* Task instructions
In the Python answer on building dictionaries, what should be used to get a dict of dicts?

##### Selection

Use a list comprehension and dict(zip(keys,value)) will return the dict for you.
>>> keys = ['a', 'b', 'c', 'd', 'e']
>>> value = [1, 2, 3, 4, 5]
>>> dictionary = [dict(zip(keys,value)) for _ in xrange(4)]
>>> from pprint import pprint
>>> pprint(dictionary)
[{'a': 1, 'b': 2, 'c': 3, 'd': 4, 'e': 5},
{'a': 1, 'b': 2, 'c': 3, 'd': 4, 'e': 5},
{'a': 1, 'b': 2, 'c': 3, 'd': 4, 'e': 5},
{'a': 1, 'b': 2, 'c': 3, 'd': 4, 'e': 5}]
If you want a dict of dicts then use a dict comprehension:
>>> keys = ['a', 'b', 'c', 'd', 'e']
>>> value = [1, 2, 3, 4, 5]
>>> dictionary = {i: dict(zip(keys,value)) for i in xrange(4)}
>>> pprint(dictionary)
{0: {'a': 1, 'b': 2, 'c': 3, 'd': 4, 'e': 5},
1: {'a': 1, 'b': 2, 'c': 3, 'd': 4, 'e': 5},
2: {'a': 1, 'b': 2, 'c': 3, 'd': 4, 'e': 5},
3: {'a': 1, 'b': 2, 'c': 3, 'd': 4, 'e': 5}}
An alternative that only zips once...:
from itertools import repeat
map(dict, repeat(zip(keys,values), 4))

##########
##### Available data

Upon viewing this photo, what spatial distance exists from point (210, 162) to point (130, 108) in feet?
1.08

##########

* Answer below
A dict comprehension.